They have a hard outer coating and need to be ground into meal to allow their nutrients to become more bio-available to the body. This may be accomplished easily using a simple household coffee grinder. Whole flaxseeds pass through the gastrointestinal tract intact and have a laxative effect on the body, says Anne VanBeber, PhD, RD, LD, associate professor and chair of the department of nutritional sciences at Texas Christian University.

Fiction: That the omega-3 fats in flaxseeds have the same health benefits as the omega-3 fats in fish, says Jodi (Citrin) Greebel, a registered dietitian in New York City and the president of Citrition, LLC.

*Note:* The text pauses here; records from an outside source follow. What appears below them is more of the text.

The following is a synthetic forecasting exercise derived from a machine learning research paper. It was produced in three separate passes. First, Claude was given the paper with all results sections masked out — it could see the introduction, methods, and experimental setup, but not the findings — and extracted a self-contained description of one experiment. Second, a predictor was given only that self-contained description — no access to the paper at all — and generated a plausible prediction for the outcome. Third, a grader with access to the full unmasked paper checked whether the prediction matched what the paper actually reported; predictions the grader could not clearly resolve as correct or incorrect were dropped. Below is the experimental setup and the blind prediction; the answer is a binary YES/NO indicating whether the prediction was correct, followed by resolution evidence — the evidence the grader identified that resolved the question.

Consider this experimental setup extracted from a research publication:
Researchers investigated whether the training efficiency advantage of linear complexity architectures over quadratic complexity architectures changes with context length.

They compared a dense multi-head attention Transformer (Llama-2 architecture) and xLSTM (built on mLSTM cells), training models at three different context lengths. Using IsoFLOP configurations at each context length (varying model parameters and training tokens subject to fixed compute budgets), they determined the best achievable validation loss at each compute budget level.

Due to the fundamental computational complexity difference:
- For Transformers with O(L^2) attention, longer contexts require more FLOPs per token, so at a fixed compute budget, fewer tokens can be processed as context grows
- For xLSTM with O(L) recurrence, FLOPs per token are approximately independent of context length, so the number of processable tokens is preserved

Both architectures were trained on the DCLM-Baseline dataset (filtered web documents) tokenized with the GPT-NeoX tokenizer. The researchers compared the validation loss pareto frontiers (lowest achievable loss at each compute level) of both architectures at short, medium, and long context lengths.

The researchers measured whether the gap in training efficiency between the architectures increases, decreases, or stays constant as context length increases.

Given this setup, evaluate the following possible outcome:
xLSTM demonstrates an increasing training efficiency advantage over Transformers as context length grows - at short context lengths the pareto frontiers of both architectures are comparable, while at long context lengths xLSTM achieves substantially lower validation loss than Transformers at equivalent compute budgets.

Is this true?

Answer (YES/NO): NO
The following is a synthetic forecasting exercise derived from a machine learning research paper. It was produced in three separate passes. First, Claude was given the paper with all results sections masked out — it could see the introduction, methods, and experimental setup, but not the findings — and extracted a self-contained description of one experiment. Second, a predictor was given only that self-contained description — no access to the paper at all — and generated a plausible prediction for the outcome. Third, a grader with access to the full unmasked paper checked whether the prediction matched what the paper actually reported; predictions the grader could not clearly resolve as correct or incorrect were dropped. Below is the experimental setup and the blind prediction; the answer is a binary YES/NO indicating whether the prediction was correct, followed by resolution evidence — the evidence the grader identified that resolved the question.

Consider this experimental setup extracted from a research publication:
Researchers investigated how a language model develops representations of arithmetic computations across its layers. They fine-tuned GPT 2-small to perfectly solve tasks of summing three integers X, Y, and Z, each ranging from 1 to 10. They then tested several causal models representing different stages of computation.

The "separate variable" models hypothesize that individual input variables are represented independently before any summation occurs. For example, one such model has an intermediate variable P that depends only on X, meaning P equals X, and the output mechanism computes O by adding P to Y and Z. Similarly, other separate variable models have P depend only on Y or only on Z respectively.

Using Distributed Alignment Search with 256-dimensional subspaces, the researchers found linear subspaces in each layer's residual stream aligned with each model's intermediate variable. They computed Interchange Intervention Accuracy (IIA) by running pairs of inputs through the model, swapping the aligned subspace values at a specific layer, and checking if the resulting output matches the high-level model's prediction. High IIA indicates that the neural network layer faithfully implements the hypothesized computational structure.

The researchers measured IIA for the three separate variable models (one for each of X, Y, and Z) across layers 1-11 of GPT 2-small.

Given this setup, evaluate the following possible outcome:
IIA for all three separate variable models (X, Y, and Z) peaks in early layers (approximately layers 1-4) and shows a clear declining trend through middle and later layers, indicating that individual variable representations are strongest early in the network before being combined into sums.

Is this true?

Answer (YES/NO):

Concerns: The primary health benefit is purported to be the relatively high content of alpha-linoleic acid (ALA) -- a type of omega-3 fatty acid. "Consumers need to be a little cautious, though, because the body is relatively slow and inefficient at converting ALA, which has 18 carbons, to the longer chain EPA and DHA, which have the real health benefits of increasing immune function, lowering inflammation, and providing heart and circulatory benefits," says Neuhouser. "Flaxseeds should not be used as the sole dietary source of omega-3 fatty acids. Cold-water fish, such as salmon, contain higher levels of EPA and DHA," adds VanBeber.

Additionally, according to Neuhouser we need to be wary of overconsumption, because flaxseeds can have a laxative effect, resulting in diarrhea.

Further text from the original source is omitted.